1st graph is maximizing by ‘ls’ (1st arg) which seems perform best. 2nd graph is maximizing by ‘h2’ which tends to cause ‘ls’, ‘ns’ to run sideways.

data4.rb

data4

data4x

this is a in interesting twist without too much new code & maybe comes close to what is desired. it seems 2 phases are needed, 1 to generate points and another to sample them in a more uniform way, because almost no matter what the more “raw” generation logic chosen, “easy” (short) trajectories are quite common and the “hard” (long) trajectories are rare. this code actually contains some of this tradeoff in the code.

the idea is that there are 2 strategies. 1 randomly samples points out of the frontier and is good at giving a balanced distribution & not getting trapped in local minima, but does not maximize the variables much except by accident. the other strategy looks at relative values of ‘ls’, ‘ns’, ‘h2’ and tries to greedily maximize the combination by choosing top frontier points. this 2nd strategy has the effect of putting more force into the maximization of the combination of variables but then its biased away from “typical” samples with more “medium” values. here are 3 runs, using strategy 1 (arg0=1), strategy 2 (arg0=0), and a alternation between them that gives the general desired result of maximizing variables while at the same time sampling broadly over the whole distribution (arg0 null). the last step not implemented yet is to resample the points in a somewhat balanced way across the ‘h2’, ‘ls’, ‘ns’ dimensions. (graph order/ colors switched in this graph)

data5.rb

data5data5x

data5y

(2/20) this is a huge rewrite of the prior data2 code/ algorithm synthesizing prior ideas and combined with some new features. it took a lot of care/ analysis/ debugging, partly due to a tricky-to-isolate but simple glitch. theres a lot to describe here & intend to get back to that detail, but for now, the point is that it has 6 separate powerful algorithms to sample/ advance the frontier and they are all alternated/ run “nearly” in parallel. 5000 iterations and 3 separate runs. in the following case that led to a total of 572 points and roughly the same results as earlier (maybe a bit weaker where the lower boundary/ edge is not as increasing), overall indicating generally some robustness and maybe/ hopefully lack of bias in the generation algorithm. again fit24 linear regression was used to analyze signal in the graph below. actually this code samples the “full h2 slice” instead of a “half-slice” at the end and that may account for some of the discrepancy. the 2nd graph is the nonlinear RBF code fit20b on data from a different run. the really weak performance of the computationally expensive RBF code esp wrt regression is surprising/ disheartening but at least theres some discernable signal. 😦

data6b.rb

data6b

data6bx

(2/23) this is a sophisticated idea again synthesizing much prior ideas/ code. it ran off the last data distribution data6b.rb. was wondering about quantifying relative performance of regression vs RBF strategies. also came up with a new RBF idea that uses linear interpolation. seemed like ingenious idea to me (it fits trend based on line through known points/ distances and interpolates d=0) but was surprised/ disappointed some that this idea does not perform well here compared to other distance weighting approaches. (maybe more tweaking can save it? maybe its very sensitive to # of neighbors & 10 used here is too small or large?)

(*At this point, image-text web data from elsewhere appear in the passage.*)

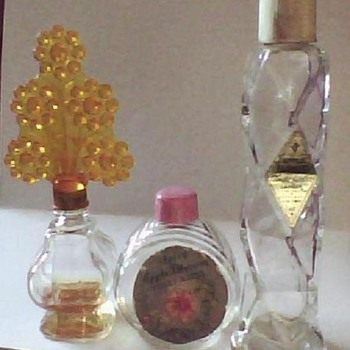 Lander&#039;s Perfume Bottles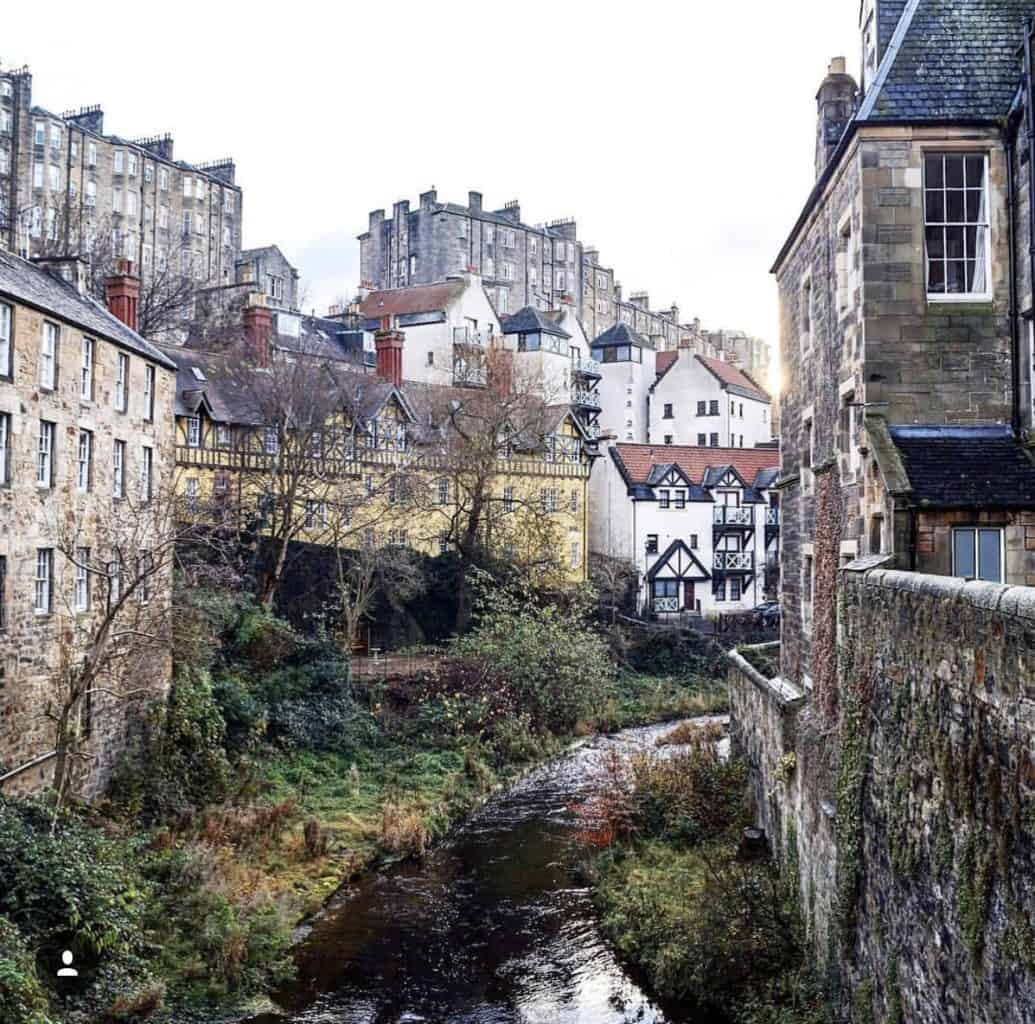 Dean Village Non-touristy Edinburgh: 7 off-beaten path spots that are a must
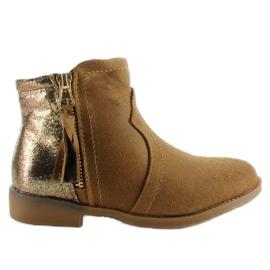 Brun Bottes bottes bottes K1647301 Camel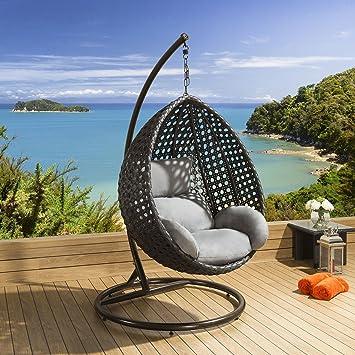 Amazon De Luxus Outdoor Garten Hangesessel Schwarz Rattan Grau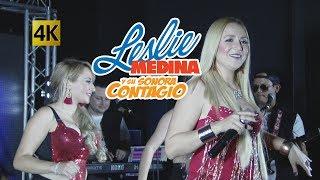 Leslie Medina y su Sonora Contagio - 20 Aniversario 4K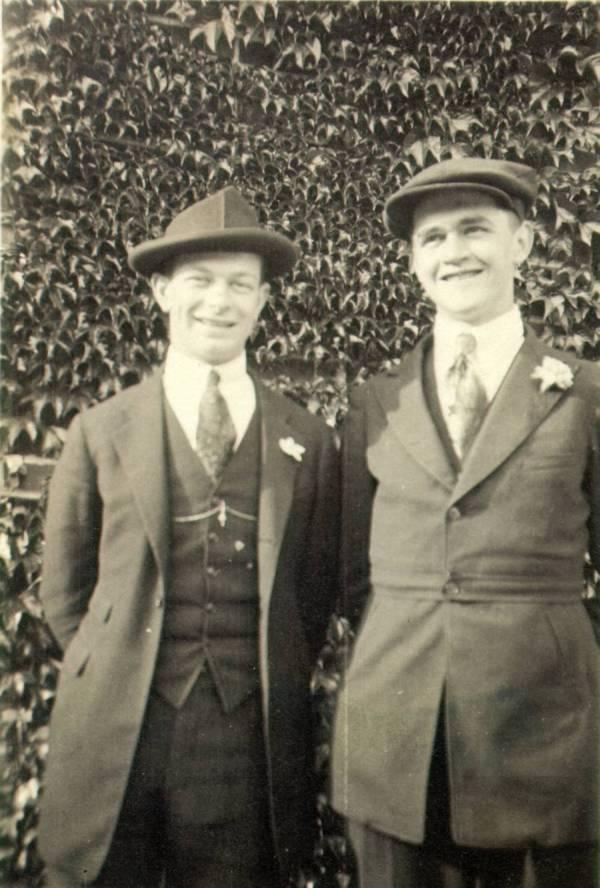 Linus Pauling and his friend Paul Emmett.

this has 3 RBF weighting strategies including the new interpolation idea, and 1 regression approach. there were 551 points. the code just splits points between train/ test many times and looks at average error over many runs. here after 100 runs the 2nd 10 neighbor RBF algorithm (green #2) was found to be indistinguishable in performance from regression (magenta #4). the new interpolation method is blue #3. the 1st plot is the raw data and the 2nd is the averaged errors. in the raw data all the 3 RBF approaches seem nearly the same but the average finds measurable discrepancy.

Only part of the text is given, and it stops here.